“That’s first-rate bullshit, Angela. What do you believe?”
She leveled with Jared. “I am one hundred percent certain that woman is out there.” Angela closed her eyes and remembered the woman’s haunted eyes and listless body. “Do you think she’s the person over whom Pham wants to negotiate?”
“I don’t want theories yet. I want intel.” Jared reached over and lifted the handset from her office phone. He punched a few numbers and waited for an answer. “Yeah, it’s me,” he said into the phone. “We’re about to unload one hell of a puzzle for your genius brain to tear apart.”
CHAPTER TWELVE
Treadmills whirled. The sound mixed with the heavy footsteps of grown men running to nowhere. The monotonous rumble surrounded Sawyer and thundered in his head. He’d thought the run would clear his mind of the memory of Angela under his arm, of the way she leaned against him, and how he kissed the top of her head. It didn’t, and now he had a headache that pounded in time with the pace of his run.
Boss Man walked into the gym and stopped in front of the row of treadmills. He ignored the men flanking Sawyer’s sides and threw him a look that hit Sawyer like a grenade. Something was wrong. Sawyer smacked the stop button and hopped off the machine before the belt finished revolving.
“Let’s go,” Boss Man barked over his shoulder, not waiting for him to catch up.
Sawyer pulled off his shirt and toweled the sweat from his face, hustling to meet Boss Man’s pace. “Gimme a second.”
“No.”
Sawyer’s gut churned. His pulse jumped and drummed in his ears.
“Good luck,” Hagan called as he passed.
Sawyer needed it. This had to do with Angela and everything that spiraled from the moment Pham’s bullshit had shown up in Abu Dhabi.
The private gym was on the far west side of the same floor as Titan’s office suite. Usually, Sawyer didn’t head toward Boss Man’s office in athletic shorts with only a sweat-drenched shirt wrapped around his neck, but nothing had been normal this week.
Air conditioning and uncertainty poured over him. The hair on his arms stood on end. The silent, sterile hallway closed in around Sawyer. Boss Man wasn’t exactly known for his manners,but that he’d hightailed out of the gym with only an order to keep up gave Sawyer heartburn.

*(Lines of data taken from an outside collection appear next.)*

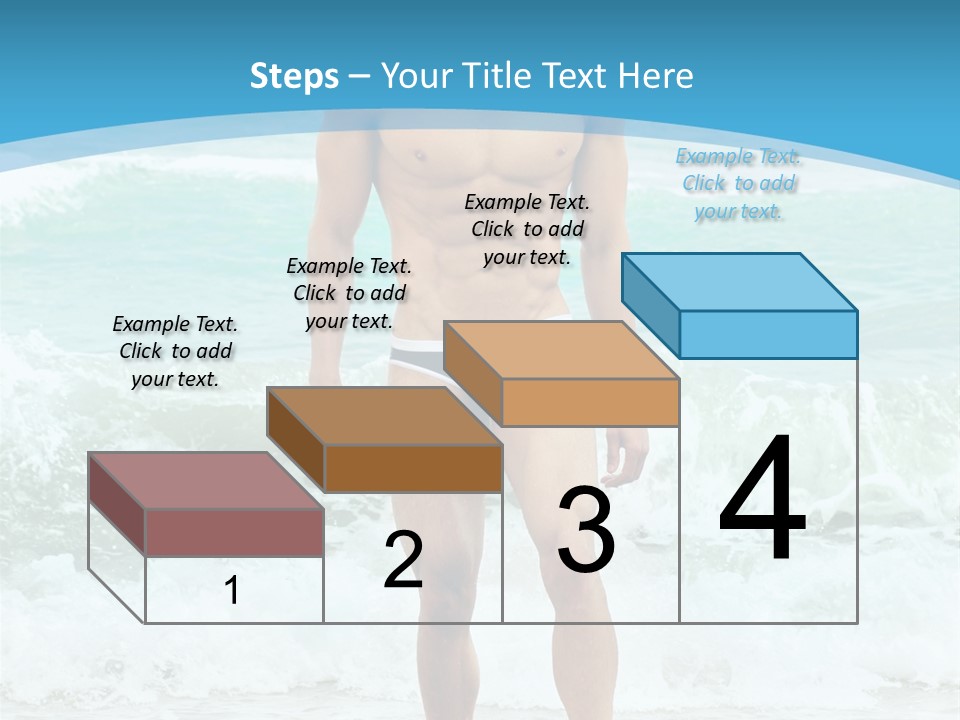 Steps – Your Title Text Here

Example Text. Click to add your text.

Example Text. Click to add your text.

Example Text. Click to add your text.

Example Text. Click to add your text.

1

2

3

4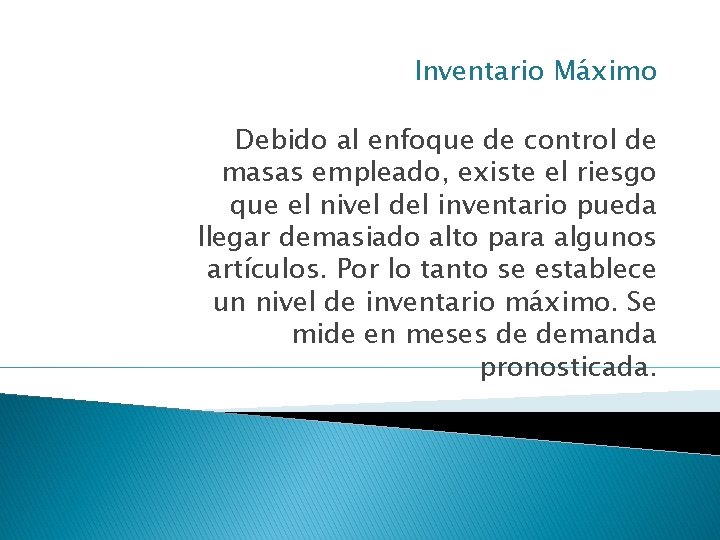 Inventario Máximo

Debido al enfoque de control de masas empleado, existe el riesgo que el nivel del inventario pueda llegar demasiado alto para algunos artículos. Por lo tanto se establece un nivel de inventario máximo. Se mide en meses de demanda pronosticada.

Jared’s office door had been left ajar. Sawyer strode in to find Boss Man behind his desk. Parker was on the big screen facing a different screen in his lair, clacking away on a keyboard.
As Angela sat across from Jared, her lips parted. “Guess I know where Boss Man found you.” Her gaze flitted to his chest then jerked toward Parker.
“All right.” Jared cracked his knuckles. “Let’s go over this again. This time for Sawyer’s benefit.”
Angela sat with a ramrod-straight spine. Her ankles were crossed underneath her chair. She didn’t have a hair out of place. Her simple white blouse was starched. A slender black skirt covered her knees. Rocking the uptight librarian getup, she didn’t appear any different than usual, except her face made it look like she might shatter.
Parker turned from the other screen and greeted Sawyer with a chin lift. “This is what we know.”
Sawyer kept Angela in his peripheral vision. He wasn’t sure she was breathing.
“Mylene Hathaway,” Parker said as the screen switched to a headshot of a woman in a U.S. Army uniform. “She was a communications analyst coordinating with the National Intelligence Office, acting as a principal advisor to the director. She played a crucial role in Operation Red Gold, where Pham’s daughter Quy Long was killed.”
“Mylene Hathaway. That’s who Pham has?” Sawyer looked from the headshot to Jared and back again. “And no one knew?” He scowled. Mylene Hathaway sounded like someone who would be on the army’s shortlist of missing people. She was young and beautiful—a poster child for a public-relations nightmare if the public knew she was AWOL. “How is that possible?”
“You know how Pham operates,” Jared growled. “He doesn’t kill the people he wants to hurt.”
“Yeah.” Sawyer nodded. “He inflicts suffering when he kills their loved ones.”
Jared nodded. “The sadistic fuck.”
Parker reappeared on the screen. “We have a mile-long list of people who he has ordered killed in the name of retribution. Most of them… It took years to figure out they were Pham’s victims.”
“Pham did that to Mylene Hathaway?” Sawyer asked.
Parker crossed his arms. “Maybe.”
Maybewasn’t a very Parker-like answer. He was likelier to mention statistical deviations and binomial distributions. Sawyer glanced at Jared and Angela. “Maybe?”
Jared pursed his lips, and after a century-long second that was answer enough, he confirmed that they didn’t know shit. “Maybe.” He tilted his head to one side, cracking his neck, then the other. “Parker, explain.”